Nim was startled. Though Ardythe’s words were not in Walter Talbot’s broad Scots accent, just the same Nim could hear an uncanny echo of Walter, who, when alive, expressed himself in just that thoughtful, half-sardonic way. How strange, too, that Walter should have stripped his mind bare for Ardythe, whom Nim had never regarded as a deep thinker. Or was it strange at all? Perhaps, Nim reasoned, he was learning about a mental intimacy of marriage which he himself had never known.
He wondered how Laura Bo Carmichael would react to Walter’s conviction that environmental pollution was a needed part of nature’s balance, a facet of some dimly perceived master plan. Then remembering his own spiritual questing recently, he asked Ardythe, “Did Walter equate the balance of nature with God?”

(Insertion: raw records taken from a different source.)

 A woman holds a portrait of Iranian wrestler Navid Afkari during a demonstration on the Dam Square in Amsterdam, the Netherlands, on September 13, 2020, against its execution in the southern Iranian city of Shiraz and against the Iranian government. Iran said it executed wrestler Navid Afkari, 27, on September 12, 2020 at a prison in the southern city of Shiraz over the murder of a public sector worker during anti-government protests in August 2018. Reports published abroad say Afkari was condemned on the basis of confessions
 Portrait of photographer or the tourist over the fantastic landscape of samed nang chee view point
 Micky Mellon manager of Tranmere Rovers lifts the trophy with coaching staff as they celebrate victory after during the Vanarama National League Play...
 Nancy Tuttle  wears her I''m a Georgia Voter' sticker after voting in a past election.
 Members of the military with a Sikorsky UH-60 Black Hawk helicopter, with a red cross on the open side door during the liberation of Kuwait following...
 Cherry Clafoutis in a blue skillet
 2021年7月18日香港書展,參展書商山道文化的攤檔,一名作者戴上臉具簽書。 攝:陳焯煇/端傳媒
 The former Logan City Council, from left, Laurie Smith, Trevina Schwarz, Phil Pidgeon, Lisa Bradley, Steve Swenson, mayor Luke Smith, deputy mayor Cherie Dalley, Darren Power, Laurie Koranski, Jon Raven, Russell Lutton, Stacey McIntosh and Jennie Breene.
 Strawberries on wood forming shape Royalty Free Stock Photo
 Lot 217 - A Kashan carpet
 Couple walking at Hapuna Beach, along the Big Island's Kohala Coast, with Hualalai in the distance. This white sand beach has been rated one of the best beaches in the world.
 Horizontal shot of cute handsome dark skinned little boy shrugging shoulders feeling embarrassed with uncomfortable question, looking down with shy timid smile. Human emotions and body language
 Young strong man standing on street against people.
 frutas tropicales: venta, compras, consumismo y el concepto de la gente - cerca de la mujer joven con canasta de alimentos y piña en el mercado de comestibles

“No. He always maintained that that was too easy, too elementary. He said God was ‘man-created, a straw grasped at by small minds afraid of darkness …’” Ardythe’s voice trailed off. Suddenly Nim saw tears course down her face.
She wiped them away. “This is the time of day I miss Walter most. It’s the time we would talk.”
For a moment there was an awkwardness between them, then Ardythe said firmly, “No, I won’t let myself go on being depressed.” She had been sitting near Nim and now moved closer. He became aware of her perfume, the same perfume which so aroused him the last time he was here. She said softly, with a smile, “I think all that talk of nature has affected me.” Then, as they reached for each other, “Make love to me, Nim! I need you more than ever.”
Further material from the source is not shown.